If you only could know and see and feel and all of a sudden that the time is short, how would it break the spell? How you would go instantly and do the thing which you might never have another chance to do.

Should have, would have, could have.

Think of that versus what will come into your life in the moments ahead, moments, for all we have is the moment, but those moments connect to a day, and connect to the day that by God's grace we are allotted to, of how we can make a difference. Don't worry about what other people are thinking. You be a kingdom-bringer.

We can't go back, and all of us have tripped over could have, should have, and would have.

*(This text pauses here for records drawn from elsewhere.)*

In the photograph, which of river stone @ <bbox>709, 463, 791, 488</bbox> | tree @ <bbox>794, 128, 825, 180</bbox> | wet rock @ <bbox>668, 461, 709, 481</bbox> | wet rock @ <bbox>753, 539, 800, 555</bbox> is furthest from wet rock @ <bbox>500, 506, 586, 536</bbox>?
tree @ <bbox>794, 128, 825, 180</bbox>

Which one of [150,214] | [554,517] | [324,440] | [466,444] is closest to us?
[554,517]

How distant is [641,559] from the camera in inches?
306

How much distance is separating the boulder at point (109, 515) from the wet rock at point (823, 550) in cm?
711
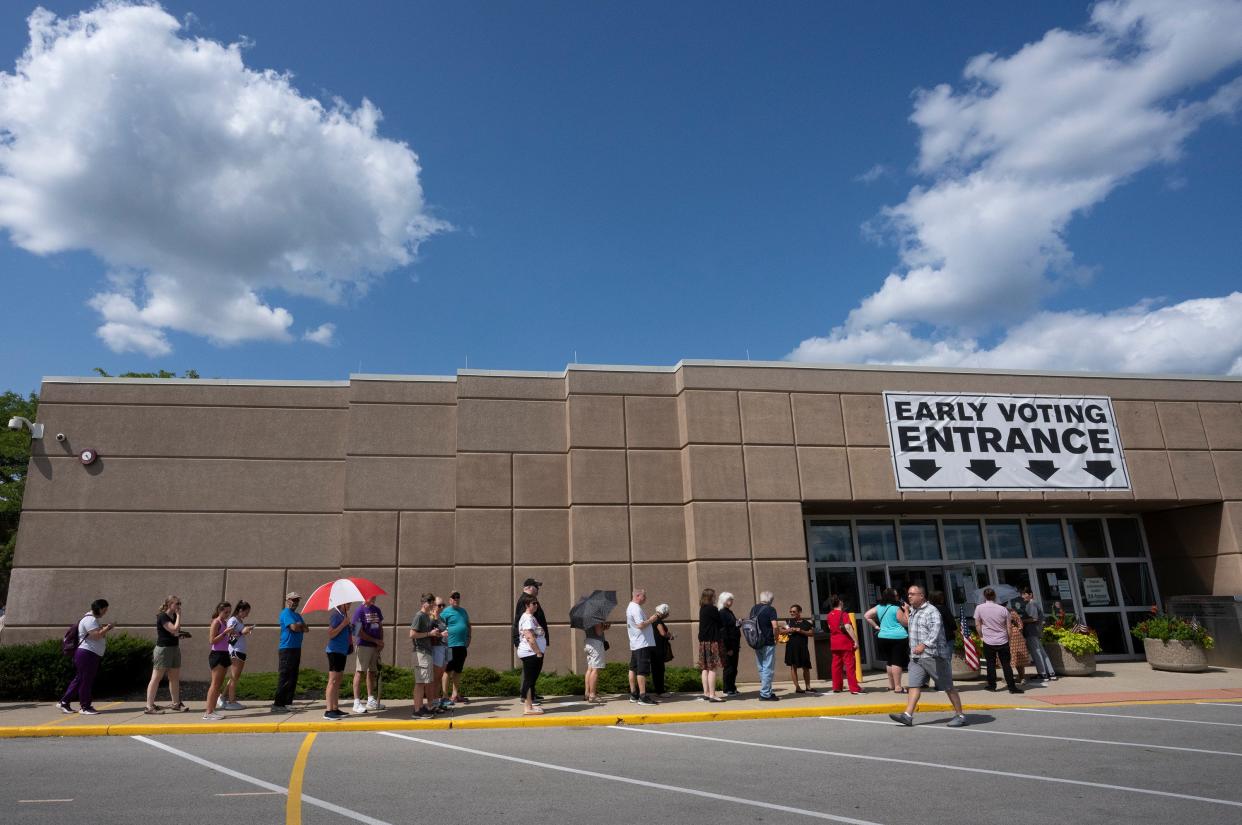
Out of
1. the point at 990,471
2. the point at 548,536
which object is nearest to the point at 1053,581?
the point at 990,471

All we have is today, but we have a God above, we have the example of Jesus Christ, so as we go out from this gathering today, I ask all of us, and I encourage all of us to learn the lesson of Martha, to learn the lesson of little Clara, to learn, not Martha has her own lesson, but that the lesson of Mary, the lesson of little Clara, and that can be our lesson, and be a light and a world of darkness.

Robin Webber was born in Chicago, Illinois, in 1951, but has lived most of his life in California. He has been a part of the Church of God community since 1963. He attended Ambassador College in Pasadena from 1969-1973. He majored in theology and history.

Mr. Webber's interest remains in the study of history, socio-economics and literature. Over the years, he has offered his services to museums as a docent to share his enthusiasm and passions regarding these areas of expertise.

When time permits, he loves to go mountain biking on nearby ranch land and meet his wife as she hikes toward him.